[Texto seleccionado]
* * * * *

CATS es un clásico de Quito. Ha sido un compañero de la ciudad desde hace 32 años, cuando se abrió por primera vez, en una casa de la calle Lizardo García, en La Mariscal. Era una novedad en aquellos años.
De principio, era un bar en donde además de tomar un buen trago y conversar, se podía escuchar buena música, mayormente rock, y, además, comer… y bien. Era un lugar joven, acogedor. Tenía esa buena onda necesaria que irrumpió en los aún tibios años 90 para la gastronomía de Quito.
Cuando en 1990, la pareja conformada por Álvaro Hernández y Michelle Burbano Lasso decidió abrir las puertas del restaurante, no esperó mucho para tener una respuesta de sus amigos que se convirtieron en clientes y de clientes que se volvieron sus amigos. “Hasta somos responsables de varios matrimonios”, recuerda Hernández.

* * * * *

[Qué debes hacer] Escribe la continuación del texto sobre el restaurante CATS de Quito a partir de su última oración.

[Información proporcionada]
* * * * *

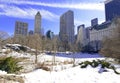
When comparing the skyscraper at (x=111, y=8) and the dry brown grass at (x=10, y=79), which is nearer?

* * * * *

[Tu respuesta]
Es que CATS también puede ser el fruto de una historia de amor. Recién casados y esperando un hijo, Nicolás, ahora de 32 años, Michelle le dijo que “sería chévere ser chef de tu propio restaurante”.
Álvaro fue aficionado a la cocina desde pequeño. La influencia de su madre -a quien ayudaba cuando había invitados en casa, algo que no era inusual- ha sido fundamental en su vida, a tal punto que una hermana es pastelera.
Pensó que debía ser agrónomo, peros sus amigos le sugirieron que era mejor que estudiara para ser chef, porque cuando iban a la hacienda, él se pasaba cocinando. “Es cierto”, se dijo. Abandonó la Facultad de Agronomía de la Universidad Central y se volcó a formarse en lo culinario, una carrera aún incipiente en esos días.
La familia decidió levantar este lugar, que fue primero un bar con una larga barra, algo que siempre invita a hacer amistades, y donde se pudiera comer. “No canguil, no maní, sino buena comida, buenos sánduches, buenas papas, un buen pedazo de carne”, dice Álvaro.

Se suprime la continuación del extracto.